### Extract to read:
Among the Japanese-style clubs we differentiate between three types:
Japanese-disco clubs are those where the youngest and prettiest girls usually go. They don’t necessarily follow a specific looks but,
Himegyaru will certainly feel at ease here. Guys there are mostly Japanese and many will come in with their salaryman suits.
While females are more interested in studying English, those in the Japanese-disco clubs are probably straight off school and haven’t really had a chance to practice the language much, or may even not really want to learn (thought most people in Japan are obsessed with learning English !). Practically, in these clubs chances are that most girls aren’t expecting to be approached by a foreigner.
It’s not all lost however ! Because where the gaijin are scarce, girls that can speak some English (and had a few drinks) are likely to make an effort to be noticed. To most Japanese, foreigners are “cool” but it’s easier to be cool where not every other guy is a foreigner. Some Japanese guys may try to shake your hand, introduce you to their girlfriends or generally use you as a vehicle of coolness: “Look at me ! I’m friend’s with a foreigner !”.
Those are interesting experiences, but there is also a good chance that you’ll feel out of place. It’s really up to the individual. Most of us dig the Japanese-disco clubs, so, we can only suggest you to try them at least a couple of times. Try heading for ColoR in Roppongi and see what you make of it.
When you go there, remember to bring your ID (you always should !) and leave sandals and shorts at home, as there is a basic dress code to follow. And, while you are at it, try to put to use your more formal clothes.. many Japanese girls do like that.
It can be an interesting experience, but the cultural exchange is certainly going to be minimal. If you go with a group of friends you can have fun anyway. But, there is a good chance to end up feeling out of place.
The music is usually some Trance, though a very peculiar “candy Trance” that shares little or nothing with the Trance known in the rest of the World.
The currently most active club hosting these events is Atom in Shibuya.
A standard club in Japan is a club with a tendency towards House or Techno music, and where there is basically no dress code. A casual place where the younger foreigners find themselves more at ease ..it can be great fun !
The tendency is more towards enjoying good club music with a more casual crowd and less about picking up.
Also, with better music and more popular DJs, prices tend to go up, for men and women alike.
Our first suggestion would be Womb in Shibuya. The location is great, DJs are top notch and the sound system is the real deal.
The most impressive is ageHa where practically all major international Trance DJs spin. The place however is located pretty far away.. though a free bus service is usually available from and to Shibuya station all night long.

### Task instructions:
1. In the text on Japanese club types, what is the first suggestion given for a standard club?
2. Carry on the text on Japanese club types from the point where it stops.

### Dataset rows:
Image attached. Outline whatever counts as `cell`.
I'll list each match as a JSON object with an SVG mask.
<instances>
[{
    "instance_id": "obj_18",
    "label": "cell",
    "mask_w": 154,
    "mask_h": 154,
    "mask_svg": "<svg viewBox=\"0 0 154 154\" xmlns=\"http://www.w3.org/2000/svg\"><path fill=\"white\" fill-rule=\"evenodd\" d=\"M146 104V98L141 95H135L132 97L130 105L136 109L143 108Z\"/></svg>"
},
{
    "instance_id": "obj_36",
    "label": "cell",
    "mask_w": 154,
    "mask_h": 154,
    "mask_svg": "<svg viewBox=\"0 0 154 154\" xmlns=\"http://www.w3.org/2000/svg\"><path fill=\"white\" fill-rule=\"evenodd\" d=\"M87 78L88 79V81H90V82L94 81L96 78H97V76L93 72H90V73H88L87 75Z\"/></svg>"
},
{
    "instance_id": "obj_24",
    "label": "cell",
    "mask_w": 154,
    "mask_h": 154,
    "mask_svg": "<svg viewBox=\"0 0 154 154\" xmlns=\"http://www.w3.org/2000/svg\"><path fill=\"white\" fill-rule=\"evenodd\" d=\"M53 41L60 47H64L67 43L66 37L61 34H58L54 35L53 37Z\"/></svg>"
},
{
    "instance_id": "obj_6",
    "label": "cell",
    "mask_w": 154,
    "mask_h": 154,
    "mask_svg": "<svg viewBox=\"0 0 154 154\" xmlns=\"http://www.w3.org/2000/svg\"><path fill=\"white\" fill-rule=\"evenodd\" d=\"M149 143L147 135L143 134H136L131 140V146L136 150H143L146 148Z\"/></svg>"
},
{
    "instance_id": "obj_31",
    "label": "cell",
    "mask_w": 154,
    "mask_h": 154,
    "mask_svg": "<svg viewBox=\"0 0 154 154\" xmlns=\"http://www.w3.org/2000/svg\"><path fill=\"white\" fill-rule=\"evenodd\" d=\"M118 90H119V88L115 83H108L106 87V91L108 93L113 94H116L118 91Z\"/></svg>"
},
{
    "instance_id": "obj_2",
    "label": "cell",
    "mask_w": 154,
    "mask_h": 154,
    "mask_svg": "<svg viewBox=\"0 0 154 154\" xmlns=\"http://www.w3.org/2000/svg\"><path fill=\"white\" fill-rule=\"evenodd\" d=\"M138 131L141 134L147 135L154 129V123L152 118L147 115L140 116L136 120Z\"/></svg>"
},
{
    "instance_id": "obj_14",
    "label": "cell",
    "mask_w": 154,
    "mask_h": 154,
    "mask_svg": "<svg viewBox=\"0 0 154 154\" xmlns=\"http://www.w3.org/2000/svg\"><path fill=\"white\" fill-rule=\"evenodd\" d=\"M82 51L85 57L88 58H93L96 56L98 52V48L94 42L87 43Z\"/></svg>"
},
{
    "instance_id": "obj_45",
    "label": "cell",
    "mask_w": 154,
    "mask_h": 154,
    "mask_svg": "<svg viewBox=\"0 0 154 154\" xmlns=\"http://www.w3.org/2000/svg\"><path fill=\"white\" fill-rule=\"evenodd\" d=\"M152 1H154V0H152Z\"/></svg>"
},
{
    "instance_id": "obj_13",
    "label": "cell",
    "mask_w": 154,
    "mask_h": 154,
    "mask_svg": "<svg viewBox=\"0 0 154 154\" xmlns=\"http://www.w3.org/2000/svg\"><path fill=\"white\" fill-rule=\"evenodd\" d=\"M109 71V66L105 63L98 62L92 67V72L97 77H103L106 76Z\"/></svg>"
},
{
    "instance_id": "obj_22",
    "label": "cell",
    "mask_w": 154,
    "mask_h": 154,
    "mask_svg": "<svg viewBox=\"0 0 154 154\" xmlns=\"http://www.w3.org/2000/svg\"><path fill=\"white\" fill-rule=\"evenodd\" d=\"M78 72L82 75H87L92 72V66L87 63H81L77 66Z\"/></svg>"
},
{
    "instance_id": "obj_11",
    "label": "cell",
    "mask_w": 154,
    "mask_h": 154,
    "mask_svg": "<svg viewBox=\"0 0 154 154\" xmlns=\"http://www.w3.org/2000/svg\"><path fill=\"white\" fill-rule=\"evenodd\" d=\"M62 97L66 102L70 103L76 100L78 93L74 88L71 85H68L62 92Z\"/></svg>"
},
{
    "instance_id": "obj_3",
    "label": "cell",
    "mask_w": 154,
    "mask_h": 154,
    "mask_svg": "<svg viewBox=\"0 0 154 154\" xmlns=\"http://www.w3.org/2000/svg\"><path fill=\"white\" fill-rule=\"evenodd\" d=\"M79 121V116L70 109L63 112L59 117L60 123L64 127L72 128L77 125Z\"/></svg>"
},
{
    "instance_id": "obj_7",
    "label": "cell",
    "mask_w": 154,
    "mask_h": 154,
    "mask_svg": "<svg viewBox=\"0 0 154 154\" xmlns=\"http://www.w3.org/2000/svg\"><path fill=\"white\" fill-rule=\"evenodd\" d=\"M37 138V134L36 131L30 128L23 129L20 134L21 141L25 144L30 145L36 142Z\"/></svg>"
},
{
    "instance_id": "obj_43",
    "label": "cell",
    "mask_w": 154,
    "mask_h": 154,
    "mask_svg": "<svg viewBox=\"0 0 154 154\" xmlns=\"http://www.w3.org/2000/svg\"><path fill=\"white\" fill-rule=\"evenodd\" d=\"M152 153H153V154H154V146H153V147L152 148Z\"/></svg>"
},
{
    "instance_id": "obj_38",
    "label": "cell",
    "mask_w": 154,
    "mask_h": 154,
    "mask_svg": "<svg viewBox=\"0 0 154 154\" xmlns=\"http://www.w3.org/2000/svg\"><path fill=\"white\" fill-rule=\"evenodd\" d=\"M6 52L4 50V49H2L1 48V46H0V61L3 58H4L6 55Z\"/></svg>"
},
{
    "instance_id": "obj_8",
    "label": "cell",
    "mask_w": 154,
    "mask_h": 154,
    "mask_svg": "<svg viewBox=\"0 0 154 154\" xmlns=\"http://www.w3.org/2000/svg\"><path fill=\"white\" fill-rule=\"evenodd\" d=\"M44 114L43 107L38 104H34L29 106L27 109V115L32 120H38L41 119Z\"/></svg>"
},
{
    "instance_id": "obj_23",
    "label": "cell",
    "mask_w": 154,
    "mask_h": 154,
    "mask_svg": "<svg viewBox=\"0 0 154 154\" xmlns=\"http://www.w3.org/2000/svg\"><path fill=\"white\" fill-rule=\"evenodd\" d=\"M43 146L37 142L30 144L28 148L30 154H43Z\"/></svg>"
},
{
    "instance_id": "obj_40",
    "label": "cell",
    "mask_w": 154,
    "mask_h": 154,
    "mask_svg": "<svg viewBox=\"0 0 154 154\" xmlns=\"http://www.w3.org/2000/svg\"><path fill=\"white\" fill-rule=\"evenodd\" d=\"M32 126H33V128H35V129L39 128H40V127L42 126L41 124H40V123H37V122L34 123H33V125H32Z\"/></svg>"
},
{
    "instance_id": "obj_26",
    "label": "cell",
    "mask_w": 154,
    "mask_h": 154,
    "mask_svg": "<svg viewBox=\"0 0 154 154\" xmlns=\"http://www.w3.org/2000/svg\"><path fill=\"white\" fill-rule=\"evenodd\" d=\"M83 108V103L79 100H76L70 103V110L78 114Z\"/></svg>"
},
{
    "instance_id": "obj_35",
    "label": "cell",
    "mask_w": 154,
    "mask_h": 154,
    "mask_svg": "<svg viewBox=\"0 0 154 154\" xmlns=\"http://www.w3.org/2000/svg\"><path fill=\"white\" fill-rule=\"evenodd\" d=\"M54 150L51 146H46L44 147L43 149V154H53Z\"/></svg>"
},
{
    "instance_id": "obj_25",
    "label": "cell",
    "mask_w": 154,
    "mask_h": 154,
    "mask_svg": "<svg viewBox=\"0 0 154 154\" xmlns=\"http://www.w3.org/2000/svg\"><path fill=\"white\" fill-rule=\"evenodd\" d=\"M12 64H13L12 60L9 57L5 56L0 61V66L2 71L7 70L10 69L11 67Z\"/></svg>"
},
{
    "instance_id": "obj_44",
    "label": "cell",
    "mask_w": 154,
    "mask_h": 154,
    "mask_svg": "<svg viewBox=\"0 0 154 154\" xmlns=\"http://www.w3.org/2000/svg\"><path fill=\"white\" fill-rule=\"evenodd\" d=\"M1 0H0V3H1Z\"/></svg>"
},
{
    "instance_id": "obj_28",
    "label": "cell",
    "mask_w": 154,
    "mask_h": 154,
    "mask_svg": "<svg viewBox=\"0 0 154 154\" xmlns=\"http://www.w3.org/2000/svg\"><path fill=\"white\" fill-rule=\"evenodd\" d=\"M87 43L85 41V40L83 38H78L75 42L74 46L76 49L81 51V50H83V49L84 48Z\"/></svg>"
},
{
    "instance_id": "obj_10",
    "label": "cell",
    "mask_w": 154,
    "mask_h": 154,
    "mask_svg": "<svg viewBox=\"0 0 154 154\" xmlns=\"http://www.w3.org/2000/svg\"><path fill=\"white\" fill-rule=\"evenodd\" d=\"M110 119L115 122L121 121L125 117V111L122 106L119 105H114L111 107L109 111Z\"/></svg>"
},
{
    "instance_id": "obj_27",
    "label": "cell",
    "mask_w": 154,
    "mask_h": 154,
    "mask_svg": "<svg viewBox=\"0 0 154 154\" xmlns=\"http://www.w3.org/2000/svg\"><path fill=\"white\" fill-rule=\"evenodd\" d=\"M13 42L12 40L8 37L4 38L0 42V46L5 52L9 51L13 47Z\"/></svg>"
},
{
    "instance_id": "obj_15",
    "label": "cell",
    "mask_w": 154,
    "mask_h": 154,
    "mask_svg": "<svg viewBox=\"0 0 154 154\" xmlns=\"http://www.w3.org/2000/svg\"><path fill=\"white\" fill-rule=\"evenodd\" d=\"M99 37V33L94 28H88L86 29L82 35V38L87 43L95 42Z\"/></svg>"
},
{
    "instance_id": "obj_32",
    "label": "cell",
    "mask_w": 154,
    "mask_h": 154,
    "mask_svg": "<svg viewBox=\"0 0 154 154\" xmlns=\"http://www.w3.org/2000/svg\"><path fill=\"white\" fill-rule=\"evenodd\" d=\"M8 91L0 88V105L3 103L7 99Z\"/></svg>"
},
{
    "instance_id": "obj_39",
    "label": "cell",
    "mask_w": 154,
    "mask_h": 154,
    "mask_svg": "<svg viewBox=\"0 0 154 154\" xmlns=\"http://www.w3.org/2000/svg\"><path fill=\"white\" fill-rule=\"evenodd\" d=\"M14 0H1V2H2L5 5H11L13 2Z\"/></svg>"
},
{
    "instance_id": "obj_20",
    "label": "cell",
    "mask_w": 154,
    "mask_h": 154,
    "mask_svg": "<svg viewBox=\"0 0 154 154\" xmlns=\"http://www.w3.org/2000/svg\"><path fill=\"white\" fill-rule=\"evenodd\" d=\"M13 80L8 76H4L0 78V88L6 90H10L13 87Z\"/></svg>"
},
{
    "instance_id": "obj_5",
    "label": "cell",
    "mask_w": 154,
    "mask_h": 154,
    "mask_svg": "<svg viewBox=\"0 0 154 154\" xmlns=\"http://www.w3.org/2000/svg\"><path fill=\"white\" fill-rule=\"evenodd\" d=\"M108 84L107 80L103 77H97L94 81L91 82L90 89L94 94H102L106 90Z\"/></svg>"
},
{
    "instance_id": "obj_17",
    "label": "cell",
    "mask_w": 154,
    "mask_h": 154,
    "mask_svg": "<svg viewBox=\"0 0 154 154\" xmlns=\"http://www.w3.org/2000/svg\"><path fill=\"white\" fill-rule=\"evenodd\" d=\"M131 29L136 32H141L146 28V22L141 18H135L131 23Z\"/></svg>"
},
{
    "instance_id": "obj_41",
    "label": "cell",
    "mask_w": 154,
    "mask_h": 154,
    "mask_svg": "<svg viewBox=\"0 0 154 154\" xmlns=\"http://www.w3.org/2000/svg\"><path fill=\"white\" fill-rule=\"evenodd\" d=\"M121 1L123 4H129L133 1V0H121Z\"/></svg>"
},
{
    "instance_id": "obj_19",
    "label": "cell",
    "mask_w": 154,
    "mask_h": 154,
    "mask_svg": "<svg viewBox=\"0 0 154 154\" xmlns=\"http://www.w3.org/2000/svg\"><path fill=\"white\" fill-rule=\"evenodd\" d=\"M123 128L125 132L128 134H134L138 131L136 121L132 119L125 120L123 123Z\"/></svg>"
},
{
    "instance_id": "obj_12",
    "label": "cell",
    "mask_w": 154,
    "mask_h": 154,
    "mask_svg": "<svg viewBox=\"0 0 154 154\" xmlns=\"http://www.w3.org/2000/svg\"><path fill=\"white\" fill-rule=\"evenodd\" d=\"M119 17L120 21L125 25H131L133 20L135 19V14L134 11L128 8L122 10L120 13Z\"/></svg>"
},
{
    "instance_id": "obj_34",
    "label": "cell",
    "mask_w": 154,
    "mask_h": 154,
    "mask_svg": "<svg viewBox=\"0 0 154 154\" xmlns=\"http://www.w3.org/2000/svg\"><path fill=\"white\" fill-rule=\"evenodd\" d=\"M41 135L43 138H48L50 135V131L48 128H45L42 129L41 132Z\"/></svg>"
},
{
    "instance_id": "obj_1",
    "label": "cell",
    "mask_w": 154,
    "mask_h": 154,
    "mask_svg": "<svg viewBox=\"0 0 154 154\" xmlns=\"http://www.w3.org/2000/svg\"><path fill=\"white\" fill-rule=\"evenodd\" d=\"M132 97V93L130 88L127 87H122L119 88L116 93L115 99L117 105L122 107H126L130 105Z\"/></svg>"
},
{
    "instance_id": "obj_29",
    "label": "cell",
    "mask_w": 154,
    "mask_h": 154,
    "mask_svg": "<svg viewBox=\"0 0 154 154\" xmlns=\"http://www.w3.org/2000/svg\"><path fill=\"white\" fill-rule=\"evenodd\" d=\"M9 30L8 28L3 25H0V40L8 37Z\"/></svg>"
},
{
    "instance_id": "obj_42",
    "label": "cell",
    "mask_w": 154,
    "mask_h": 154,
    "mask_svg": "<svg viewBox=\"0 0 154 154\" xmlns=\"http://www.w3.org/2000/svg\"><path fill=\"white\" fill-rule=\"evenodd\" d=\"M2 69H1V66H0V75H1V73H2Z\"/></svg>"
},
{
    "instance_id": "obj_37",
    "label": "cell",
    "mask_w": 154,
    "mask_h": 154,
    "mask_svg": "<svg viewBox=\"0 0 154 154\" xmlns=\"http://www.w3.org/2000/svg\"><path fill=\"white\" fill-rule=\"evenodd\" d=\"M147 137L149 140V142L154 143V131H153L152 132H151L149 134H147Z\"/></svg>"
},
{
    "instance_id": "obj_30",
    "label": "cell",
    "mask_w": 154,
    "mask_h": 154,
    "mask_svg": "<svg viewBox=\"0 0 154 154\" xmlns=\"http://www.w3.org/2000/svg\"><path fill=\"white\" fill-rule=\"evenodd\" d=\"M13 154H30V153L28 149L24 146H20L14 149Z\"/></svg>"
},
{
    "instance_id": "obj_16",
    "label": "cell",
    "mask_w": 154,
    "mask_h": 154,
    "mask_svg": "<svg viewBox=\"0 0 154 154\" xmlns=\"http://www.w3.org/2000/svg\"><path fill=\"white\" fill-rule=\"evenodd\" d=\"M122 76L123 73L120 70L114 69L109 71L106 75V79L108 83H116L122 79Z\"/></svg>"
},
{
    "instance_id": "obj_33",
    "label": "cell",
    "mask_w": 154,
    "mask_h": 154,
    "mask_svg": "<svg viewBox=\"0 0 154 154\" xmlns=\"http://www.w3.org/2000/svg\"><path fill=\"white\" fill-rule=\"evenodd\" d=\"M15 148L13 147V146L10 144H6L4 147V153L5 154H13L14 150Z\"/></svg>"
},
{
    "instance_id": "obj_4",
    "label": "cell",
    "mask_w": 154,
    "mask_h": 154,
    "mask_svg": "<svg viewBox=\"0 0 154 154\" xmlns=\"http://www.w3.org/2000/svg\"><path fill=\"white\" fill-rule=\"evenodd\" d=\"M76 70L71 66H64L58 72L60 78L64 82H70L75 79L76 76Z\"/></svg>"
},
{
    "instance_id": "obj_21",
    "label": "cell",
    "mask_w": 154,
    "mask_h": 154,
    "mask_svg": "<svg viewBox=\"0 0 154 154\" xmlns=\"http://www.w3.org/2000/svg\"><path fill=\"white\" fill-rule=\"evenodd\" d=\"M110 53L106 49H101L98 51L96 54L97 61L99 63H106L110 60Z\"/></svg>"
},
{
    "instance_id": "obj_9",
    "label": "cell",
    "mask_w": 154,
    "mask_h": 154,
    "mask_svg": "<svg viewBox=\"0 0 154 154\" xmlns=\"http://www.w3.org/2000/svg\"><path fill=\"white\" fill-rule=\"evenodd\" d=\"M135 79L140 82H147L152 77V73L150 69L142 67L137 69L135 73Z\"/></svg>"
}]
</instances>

### Answers to the problems:
1. Womb in Shibuya.

2.
There are also a lot of smaller clubs that are less “commercial” so to speak. There, depending on the night and on the DJ, you may dance at the rhythm of reggae, techno, psy-trance.
The smaller clubs is often where groups of friends gather to support a certain minor DJ and turn the night into some sort of home party away from home (Tokyo apartments are too small to held decent parties !).
While those aren’t quite private parties, chances are that most of the people present already know each other. May you stumble upon one of those clubs, don’t be afraid to stick around.
Most Japanese are only happy to have a cool gaijin around. This can be a good way to make new local friends !
These are those clubs that are mostly populated by gaijin men and Japanese women.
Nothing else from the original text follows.